» Given task
Reproduce verbatim every line from the one that includes "As witnessed in" to the closing line of the entries; omit everything before it.

Data records
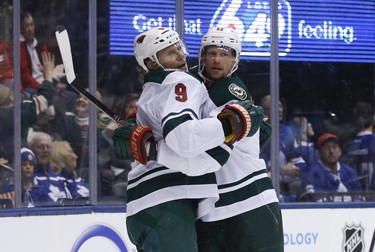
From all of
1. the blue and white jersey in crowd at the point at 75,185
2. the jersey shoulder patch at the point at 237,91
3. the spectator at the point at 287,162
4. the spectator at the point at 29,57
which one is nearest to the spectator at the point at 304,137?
the spectator at the point at 287,162

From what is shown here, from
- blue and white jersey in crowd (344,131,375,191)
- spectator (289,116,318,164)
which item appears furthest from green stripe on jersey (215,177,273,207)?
blue and white jersey in crowd (344,131,375,191)

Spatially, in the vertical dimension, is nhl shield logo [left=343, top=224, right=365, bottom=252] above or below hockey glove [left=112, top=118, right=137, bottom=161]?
below

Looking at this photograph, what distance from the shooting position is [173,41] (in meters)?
3.67

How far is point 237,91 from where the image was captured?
146 inches

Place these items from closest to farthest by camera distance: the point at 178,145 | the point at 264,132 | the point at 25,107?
the point at 178,145
the point at 264,132
the point at 25,107

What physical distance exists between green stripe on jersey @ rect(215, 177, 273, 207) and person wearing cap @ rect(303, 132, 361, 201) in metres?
2.52

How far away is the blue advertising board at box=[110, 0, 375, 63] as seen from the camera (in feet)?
19.5

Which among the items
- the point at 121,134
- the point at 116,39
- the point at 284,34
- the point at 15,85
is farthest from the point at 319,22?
the point at 121,134

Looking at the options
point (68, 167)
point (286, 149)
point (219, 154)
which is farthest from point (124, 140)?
point (286, 149)

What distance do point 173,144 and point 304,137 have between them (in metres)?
3.01

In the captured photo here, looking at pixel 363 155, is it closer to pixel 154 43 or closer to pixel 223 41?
pixel 223 41

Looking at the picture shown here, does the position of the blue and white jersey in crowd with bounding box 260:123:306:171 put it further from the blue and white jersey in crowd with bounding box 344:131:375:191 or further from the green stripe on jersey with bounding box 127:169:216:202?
the green stripe on jersey with bounding box 127:169:216:202

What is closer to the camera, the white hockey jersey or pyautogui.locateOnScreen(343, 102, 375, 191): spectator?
the white hockey jersey

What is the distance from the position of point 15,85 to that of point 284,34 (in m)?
1.80
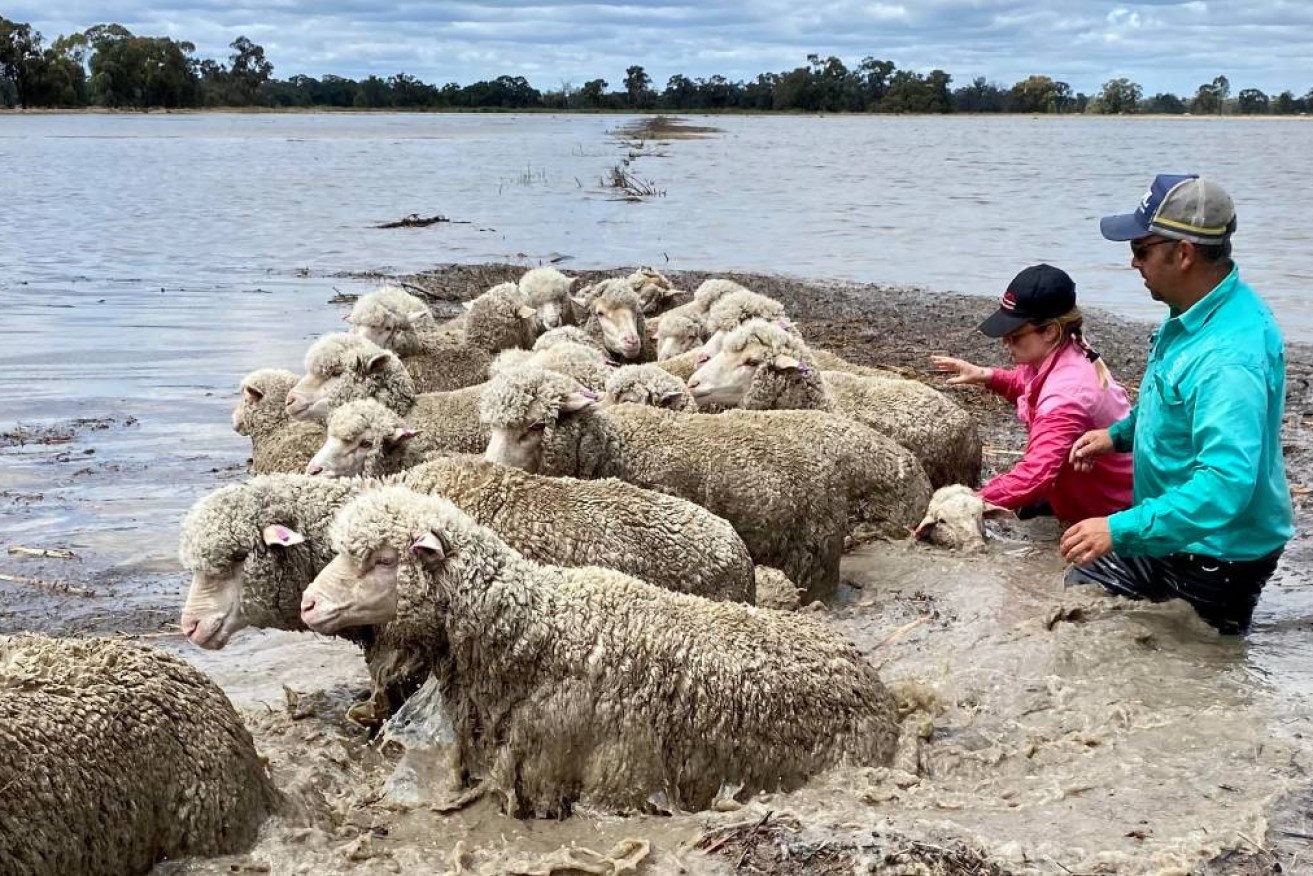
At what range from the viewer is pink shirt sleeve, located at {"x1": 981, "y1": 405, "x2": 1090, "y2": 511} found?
757 cm

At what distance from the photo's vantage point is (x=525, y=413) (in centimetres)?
718

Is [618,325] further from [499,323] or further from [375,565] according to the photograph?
[375,565]

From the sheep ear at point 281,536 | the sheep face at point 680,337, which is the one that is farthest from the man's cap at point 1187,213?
the sheep face at point 680,337

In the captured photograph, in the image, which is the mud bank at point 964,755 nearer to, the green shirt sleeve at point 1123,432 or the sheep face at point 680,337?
the green shirt sleeve at point 1123,432

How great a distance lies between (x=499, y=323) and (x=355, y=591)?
6.87 meters

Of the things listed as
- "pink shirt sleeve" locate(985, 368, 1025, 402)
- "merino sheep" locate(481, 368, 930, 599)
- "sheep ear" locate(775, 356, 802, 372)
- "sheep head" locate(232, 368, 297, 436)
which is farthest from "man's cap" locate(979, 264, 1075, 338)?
"sheep head" locate(232, 368, 297, 436)

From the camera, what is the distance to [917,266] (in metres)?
23.4

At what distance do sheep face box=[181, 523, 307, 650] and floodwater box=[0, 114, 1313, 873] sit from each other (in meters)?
0.48

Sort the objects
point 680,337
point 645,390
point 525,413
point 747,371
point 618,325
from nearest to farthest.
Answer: point 525,413 < point 645,390 < point 747,371 < point 680,337 < point 618,325

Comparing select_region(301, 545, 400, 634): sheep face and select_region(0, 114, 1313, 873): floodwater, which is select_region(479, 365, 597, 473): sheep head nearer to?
select_region(0, 114, 1313, 873): floodwater

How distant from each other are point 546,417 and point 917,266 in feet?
56.0

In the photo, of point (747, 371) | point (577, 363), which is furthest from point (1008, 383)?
point (577, 363)

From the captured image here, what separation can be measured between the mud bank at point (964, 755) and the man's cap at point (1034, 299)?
129 cm

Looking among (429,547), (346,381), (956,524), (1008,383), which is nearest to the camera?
(429,547)
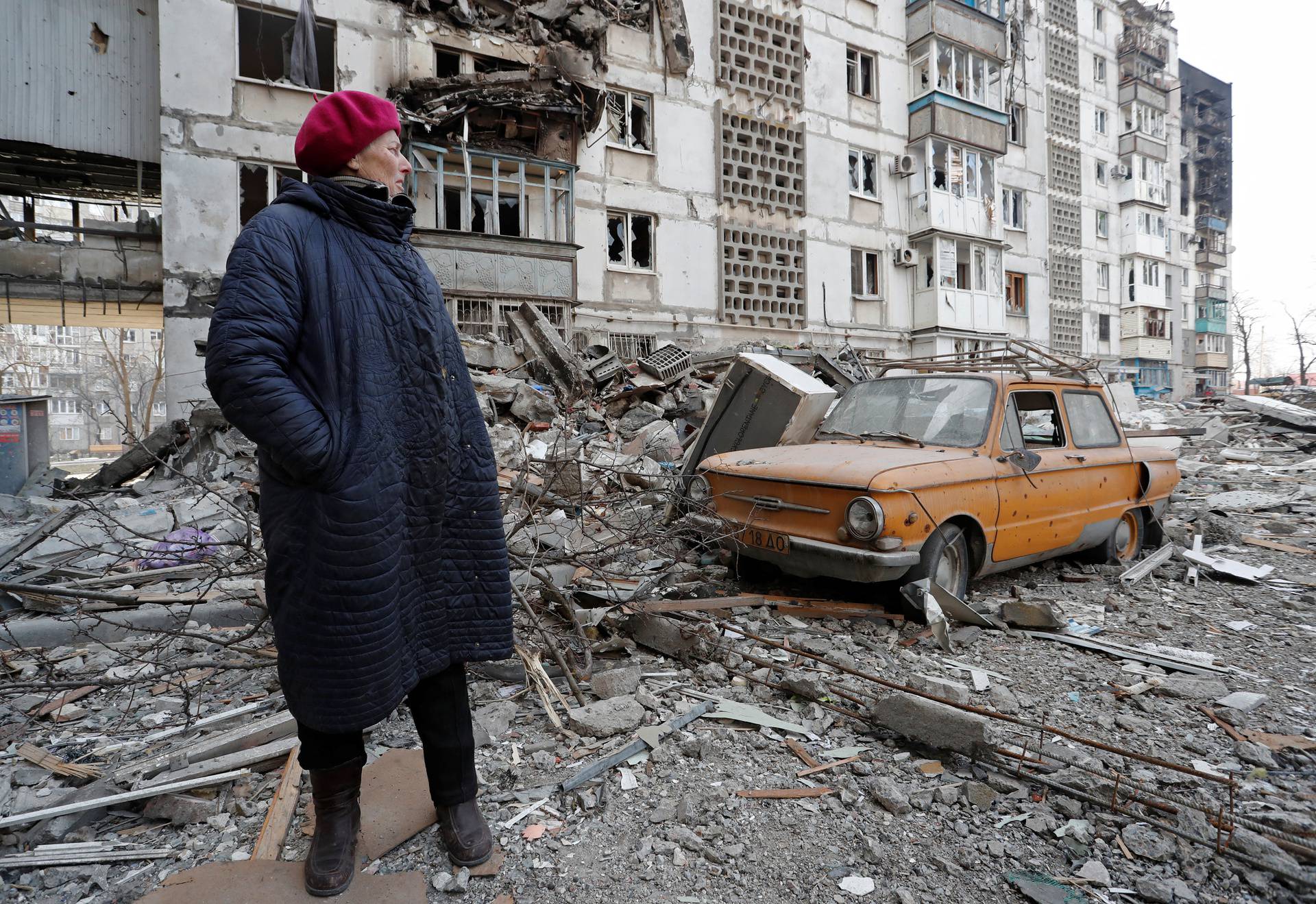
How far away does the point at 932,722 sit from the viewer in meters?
2.78

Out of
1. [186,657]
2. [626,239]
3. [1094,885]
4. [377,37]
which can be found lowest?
[1094,885]

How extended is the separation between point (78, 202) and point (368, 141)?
1699 cm

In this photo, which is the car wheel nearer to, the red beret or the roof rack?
the roof rack

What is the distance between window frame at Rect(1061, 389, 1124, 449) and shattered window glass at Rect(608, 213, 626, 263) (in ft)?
38.7

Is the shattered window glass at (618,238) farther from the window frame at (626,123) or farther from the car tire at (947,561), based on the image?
the car tire at (947,561)

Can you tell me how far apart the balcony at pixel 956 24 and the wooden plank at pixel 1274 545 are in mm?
17995

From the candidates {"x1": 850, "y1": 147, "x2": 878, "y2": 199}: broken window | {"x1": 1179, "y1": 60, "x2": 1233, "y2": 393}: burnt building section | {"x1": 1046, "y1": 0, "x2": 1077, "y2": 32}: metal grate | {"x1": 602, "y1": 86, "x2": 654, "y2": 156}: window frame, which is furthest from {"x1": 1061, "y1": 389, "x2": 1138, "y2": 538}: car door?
Answer: {"x1": 1179, "y1": 60, "x2": 1233, "y2": 393}: burnt building section

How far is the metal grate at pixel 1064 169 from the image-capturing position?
1014 inches

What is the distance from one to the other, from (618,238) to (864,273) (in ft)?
25.6

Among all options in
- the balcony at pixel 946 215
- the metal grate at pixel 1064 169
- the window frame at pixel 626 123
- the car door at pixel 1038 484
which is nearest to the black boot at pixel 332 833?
the car door at pixel 1038 484

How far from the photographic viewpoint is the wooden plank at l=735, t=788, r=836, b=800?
253cm

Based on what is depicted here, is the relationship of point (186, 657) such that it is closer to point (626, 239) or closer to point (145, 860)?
point (145, 860)

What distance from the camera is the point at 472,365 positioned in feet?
39.5

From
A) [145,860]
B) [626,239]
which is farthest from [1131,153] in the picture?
[145,860]
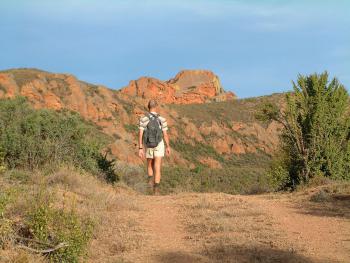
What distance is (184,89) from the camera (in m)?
117

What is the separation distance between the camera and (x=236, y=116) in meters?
72.5

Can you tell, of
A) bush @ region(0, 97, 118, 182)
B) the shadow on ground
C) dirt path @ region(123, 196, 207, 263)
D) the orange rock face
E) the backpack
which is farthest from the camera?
the orange rock face

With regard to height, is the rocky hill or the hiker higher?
the rocky hill

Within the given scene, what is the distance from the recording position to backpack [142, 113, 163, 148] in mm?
10984

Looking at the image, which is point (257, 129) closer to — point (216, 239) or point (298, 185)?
point (298, 185)

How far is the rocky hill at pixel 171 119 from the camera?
163 ft

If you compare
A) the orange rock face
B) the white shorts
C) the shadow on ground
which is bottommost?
the shadow on ground

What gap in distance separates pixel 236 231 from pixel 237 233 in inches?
5.4

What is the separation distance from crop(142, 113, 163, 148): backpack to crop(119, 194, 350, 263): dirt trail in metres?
1.87

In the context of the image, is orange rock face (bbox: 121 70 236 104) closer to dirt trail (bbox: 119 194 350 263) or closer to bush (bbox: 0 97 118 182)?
bush (bbox: 0 97 118 182)

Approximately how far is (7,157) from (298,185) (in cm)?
698

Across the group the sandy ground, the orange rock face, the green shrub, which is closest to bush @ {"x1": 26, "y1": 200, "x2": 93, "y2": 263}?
the green shrub

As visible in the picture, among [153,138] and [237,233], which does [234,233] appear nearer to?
[237,233]

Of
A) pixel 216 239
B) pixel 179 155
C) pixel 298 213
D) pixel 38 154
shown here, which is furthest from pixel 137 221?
pixel 179 155
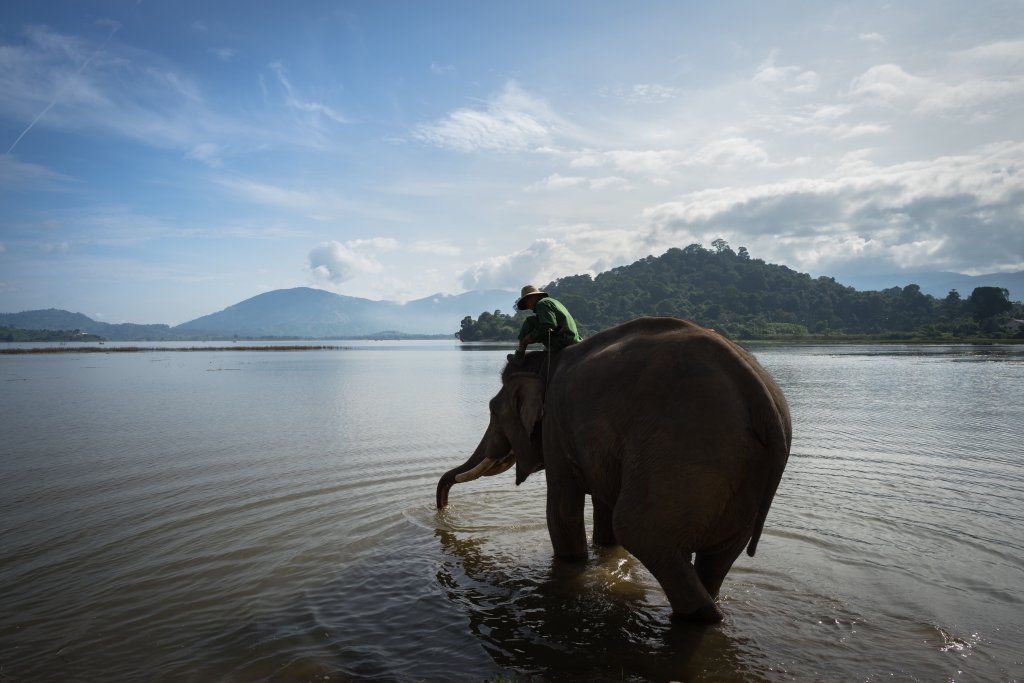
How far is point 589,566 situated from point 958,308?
141 metres

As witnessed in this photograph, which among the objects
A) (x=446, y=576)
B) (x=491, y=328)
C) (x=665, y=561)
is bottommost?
(x=446, y=576)

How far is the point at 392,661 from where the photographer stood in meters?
5.06

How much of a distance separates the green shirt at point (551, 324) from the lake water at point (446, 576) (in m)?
2.73

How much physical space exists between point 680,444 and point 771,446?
26.1 inches

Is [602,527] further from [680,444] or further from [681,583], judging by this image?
[680,444]

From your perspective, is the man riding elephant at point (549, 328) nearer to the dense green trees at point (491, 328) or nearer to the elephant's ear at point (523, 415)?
the elephant's ear at point (523, 415)

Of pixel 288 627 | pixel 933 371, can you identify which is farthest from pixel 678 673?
pixel 933 371

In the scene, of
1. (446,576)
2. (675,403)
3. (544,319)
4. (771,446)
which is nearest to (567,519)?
(446,576)

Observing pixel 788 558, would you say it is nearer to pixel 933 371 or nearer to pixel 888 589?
pixel 888 589

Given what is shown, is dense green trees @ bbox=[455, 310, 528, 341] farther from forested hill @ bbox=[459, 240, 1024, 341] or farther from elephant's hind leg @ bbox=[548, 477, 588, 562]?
elephant's hind leg @ bbox=[548, 477, 588, 562]

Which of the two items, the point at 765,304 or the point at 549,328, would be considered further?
the point at 765,304

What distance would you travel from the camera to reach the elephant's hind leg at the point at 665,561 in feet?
15.4

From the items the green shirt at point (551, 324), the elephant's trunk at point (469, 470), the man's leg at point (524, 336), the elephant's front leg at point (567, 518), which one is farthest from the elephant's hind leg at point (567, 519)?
the green shirt at point (551, 324)

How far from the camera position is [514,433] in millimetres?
7242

» Answer to this problem
As witnessed in this photograph, which among the objects
A) (x=446, y=576)
B) (x=491, y=328)
C) (x=665, y=561)
is bottommost?
(x=446, y=576)

How far is the point at 392,661 from where the photographer stood in meters?
5.06

How much of a distance separates the green shirt at point (551, 324) from the lake water at point (446, 576) (in m)?
2.73

How much physical space exists between point 680,444 and point 771,446?
26.1 inches

Is [602,527] further from [680,444] or further from [681,583], judging by this image?
[680,444]

From your perspective, is the man riding elephant at point (549, 328) nearer to the dense green trees at point (491, 328) or nearer to the elephant's ear at point (523, 415)?
the elephant's ear at point (523, 415)

Of pixel 288 627 | pixel 933 371, can you identify which is farthest from pixel 678 673?
pixel 933 371

In the scene, of
1. (446,576)
2. (675,403)
3. (544,319)
4. (771,446)
which is nearest to (567,519)?
(446,576)

Observing pixel 788 558, would you say it is nearer to pixel 933 371 or nearer to pixel 888 589?
pixel 888 589

Given what is shown, is dense green trees @ bbox=[455, 310, 528, 341] farther from forested hill @ bbox=[459, 240, 1024, 341] or farther from elephant's hind leg @ bbox=[548, 477, 588, 562]?
elephant's hind leg @ bbox=[548, 477, 588, 562]

Which of the two items, the point at 765,304 or the point at 549,328, would be considered further?
the point at 765,304

What distance would you travel from the camera to reach the elephant's hind leg at the point at 665,561 in feet?
15.4

From the items the green shirt at point (551, 324), the elephant's trunk at point (469, 470), the man's leg at point (524, 336), the elephant's front leg at point (567, 518), which one is farthest from the elephant's hind leg at point (567, 519)?
the green shirt at point (551, 324)

How far from the camera position is [514,433] in millimetres?
7242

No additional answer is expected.